## [Given request]
Repeat the entire listing exactly as written.

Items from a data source
· · ·

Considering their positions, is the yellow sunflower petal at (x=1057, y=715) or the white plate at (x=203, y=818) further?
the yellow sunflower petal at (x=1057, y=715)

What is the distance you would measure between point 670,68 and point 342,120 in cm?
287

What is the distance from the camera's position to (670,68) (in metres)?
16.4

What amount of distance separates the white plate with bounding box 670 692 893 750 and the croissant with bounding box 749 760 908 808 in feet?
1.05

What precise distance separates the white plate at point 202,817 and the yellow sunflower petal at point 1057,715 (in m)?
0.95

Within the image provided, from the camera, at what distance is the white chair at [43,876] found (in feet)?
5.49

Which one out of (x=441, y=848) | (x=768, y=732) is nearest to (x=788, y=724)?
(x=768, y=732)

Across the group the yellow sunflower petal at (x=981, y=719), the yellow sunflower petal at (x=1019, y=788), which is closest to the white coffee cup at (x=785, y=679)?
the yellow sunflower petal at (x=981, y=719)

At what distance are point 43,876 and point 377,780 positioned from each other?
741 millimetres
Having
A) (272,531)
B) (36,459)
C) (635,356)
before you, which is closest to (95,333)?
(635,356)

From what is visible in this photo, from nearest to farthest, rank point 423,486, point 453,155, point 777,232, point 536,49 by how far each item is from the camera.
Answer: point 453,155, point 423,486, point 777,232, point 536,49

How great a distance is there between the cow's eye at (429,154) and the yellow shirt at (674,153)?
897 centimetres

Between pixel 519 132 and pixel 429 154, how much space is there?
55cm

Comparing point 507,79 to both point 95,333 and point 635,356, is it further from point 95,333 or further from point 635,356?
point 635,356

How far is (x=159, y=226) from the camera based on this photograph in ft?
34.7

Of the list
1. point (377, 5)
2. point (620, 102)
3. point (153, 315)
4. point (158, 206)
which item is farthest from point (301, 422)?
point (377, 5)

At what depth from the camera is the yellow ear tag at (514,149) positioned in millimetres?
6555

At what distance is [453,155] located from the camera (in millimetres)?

· · ·

## [Exercise result]
Considering their positions, is the yellow sunflower petal at (x=1057, y=715) or the white plate at (x=203, y=818) further?
the yellow sunflower petal at (x=1057, y=715)

What is the distance you would measure between point 670,68 and point 342,120 in cm?
287

What is the distance from the camera's position to (670,68) (in metres)?
16.4

What amount of distance separates the white plate with bounding box 670 692 893 750 and the croissant with bounding box 749 760 908 808 in feet?
1.05

What precise distance separates the white plate at point 202,817 and the yellow sunflower petal at point 1057,715 (in m)?
0.95

Within the image provided, from the camera, at what distance is the white chair at [43,876] found (in feet)?
5.49

Which one out of (x=441, y=848) | (x=768, y=732) is nearest to (x=788, y=724)?
(x=768, y=732)

Across the group the yellow sunflower petal at (x=981, y=719), the yellow sunflower petal at (x=1019, y=788), which is closest to the white coffee cup at (x=785, y=679)?
the yellow sunflower petal at (x=981, y=719)

At what distance are point 43,876 and point 377,780 positioned from each other?
741 millimetres
Having
A) (272,531)
B) (36,459)
C) (635,356)
before you, which is closest to (95,333)?
(635,356)

From what is visible in this photo, from nearest to farthest, rank point 423,486, point 453,155, point 777,232, point 536,49 by how far each item is from the camera.
Answer: point 453,155, point 423,486, point 777,232, point 536,49

How great a distance is there between the cow's eye at (429,154) and the yellow shirt at (674,153)?
897 centimetres

Between pixel 519 132 and pixel 429 154, how much space is there?
55cm

Comparing point 507,79 to both point 95,333 and point 635,356, is it further from point 95,333 or further from point 635,356?
point 635,356

How far is (x=159, y=226) from the camera based on this photograph in ft?
34.7

Of the list
1. point (377, 5)
2. point (620, 102)
3. point (153, 315)
4. point (158, 206)
which item is farthest from point (301, 422)?
point (377, 5)

At what depth from the camera is the yellow ear tag at (514,149) positioned in millimetres?
6555

At what distance is [453,155] located from the camera (in millimetres)?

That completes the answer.